Like most people, I usually let clichés pass by me, practically unnoticed.
I can’t help it.
Whenever I hear something overused and stale, my brain—I’m guessing in an attempt to save me from being bored to death—goes into neutral. This also happens when I have the grave misfortune of being someplace where “Freebird” is playing on the radio.
Keeping this in mind, “it’s always darkest before the dawn” has been a set of words that got immediately shuffled in my mind right next to “a penny saved is a penny earned” and “a stitch in time saves nine.” In other words, it meant nothing to me.
That is, until just this week.
For months, I have been waking up at 6 a.m. to research literary agents and send out query letters in an attempt to find representation for a book proposal that I spent the winter working on. For months, rejection letters trickled in—one after another after another. I will admit that it got to a point where I knew I needed to do something proactive to continue my process.

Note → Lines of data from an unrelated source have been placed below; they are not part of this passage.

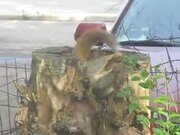 A Squirrel In Its Tree Stump Apartment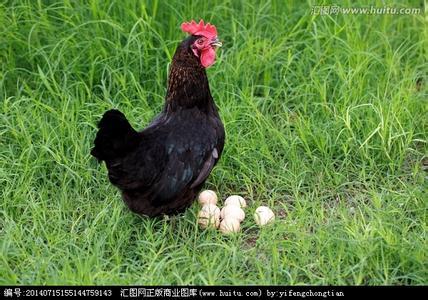 茶地套养土鸡 每只鸡纯利润60元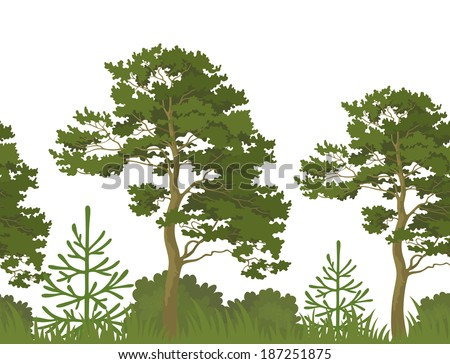 Seamless, green summer forest with pine, fir tree, grass and bush isolated on white background. Vector - stock vector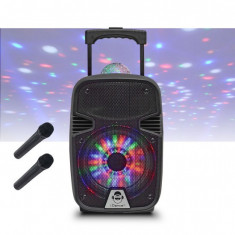Boxa portabila Li-Ion microfon wi-fi disco ball 12'' Bluetooth/USB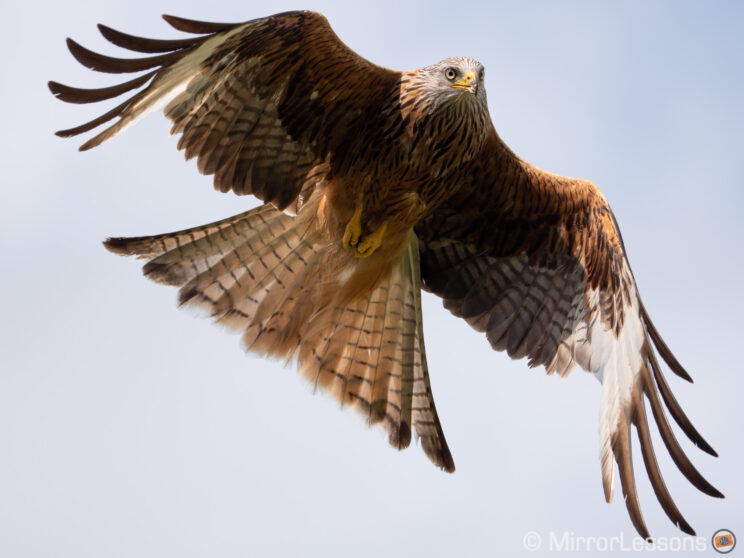 close-up of a red kite in the sky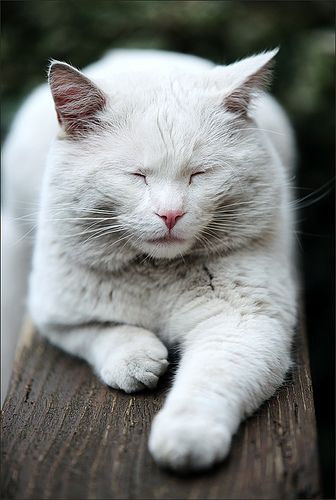 I'm So Tired, cat  [previous pinner's perfect caption!]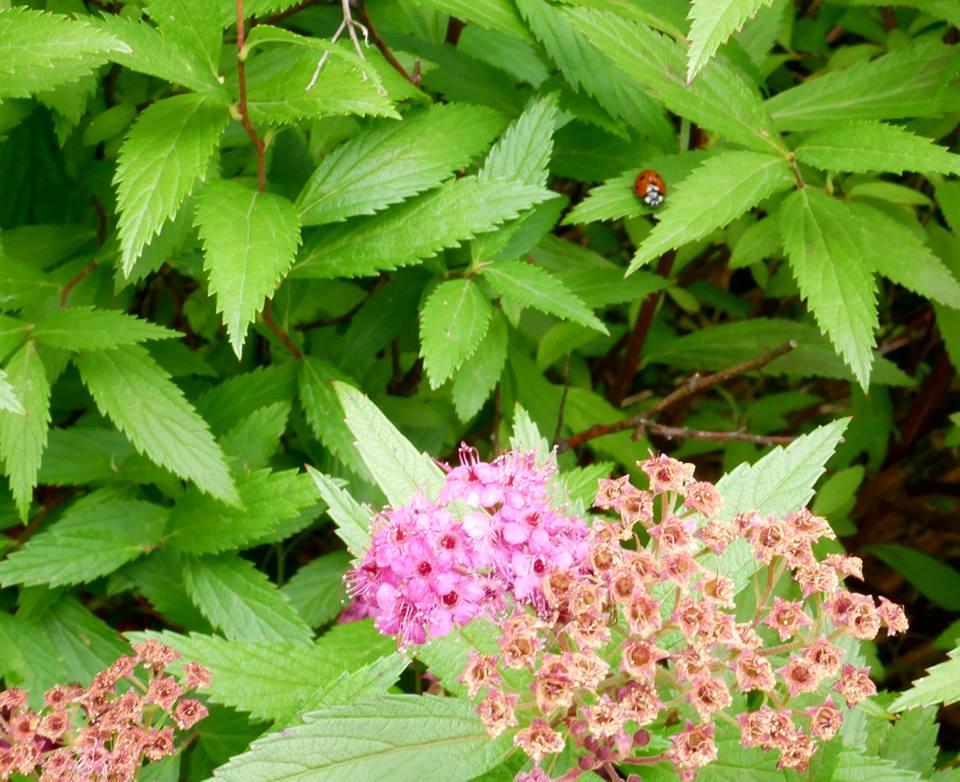 coccinella giardino delle farfalle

I’ve had one particular Tony Robbins talk practically tattooed on my brain. It’s the one where he goes on about how the secret of success is trying and trying and trying without ever giving up. He gives numerous examples of the most tenacious and successful people in the world: Colonel Harlan Sanders who received 1,009 rejections before he sold his first chicken recipe, and Walt Disney being turned down 302 times for the capital to build Walt Disney World, to name only two.
Then Robbins asks, “How long would you give your average baby to learn how to walk? Three or four chances?”
His lesson is very clear: nearly everybody in the world knows how to walk because they just get up and try again, over and over and over, until they get it. This is obviously the only way to achieve an all-consuming goal.
Having this information was helpful but, at the same time, my psyche was taking a beating by the volume of rejection letters I was receiving. So I put in for a personal day on Thursday and went up to Woodstock, New York, to get hypnosis. I generally have a healthy bit of self-confidence, and I felt like this would be an effective way to get a tune-up.
The next part of this story smacks of Hollywood fantasy, so I will say in advance, this is really how it went down:
I left the appointment in Woodstock and headed straight over to the next town to get some sushi for lunch. In the middle of my meal, an email hit my phone. It was from an agent who I had a brief exchange with last week. There was something hopeful about this message, but experience has made me cautious. Still though, I had to leave the restaurant without finishing my food—something that never happens with me and sushi—because something in my gut began to get nervous.
By the time I got home, I received another email that included the phrase, “I’d like to send an agreement over for you to sign…”
I will admit this to you: tears began streaming down my cheeks. The very thing that I wanted more than anything else in the world was coming true.
I tell this story because it is something I would’ve loved to hear even as recently as last week. I realize, as I mentioned when I began this article, that we all tend to shut out clichés and platitudes, but perhaps that isn’t always to our benefit.
If you are a writer, or anyone striving to reach a goal, keep this in mind: it does happen. It will happen. If you are persistent and refuse to ever give up. If you believe in yourself even when you stop believing in yourself.
One last note, though. The only thing that is required beyond patience and tenacity is a thing called “sensory acuity.” That is just a fancy way of saying that if something isn’t working, try to figure out what you might be doing wrong and fix it.
Not a single agent told me that there was a typo in the first paragraph of my query letter and I only noticed it after I sent out many of them. That one typo led me to ask myself what else might be wrong with my letter, which pushed me to revamp it a little. I can’t say for sure if this is what led to my good fortune, but I’m certain that it didn’t hurt.
So, dare to dream as big as your heart will allow you to—and then back it up with action. To use a tired, old cliché, “you can do anything if you just set your mind to it.”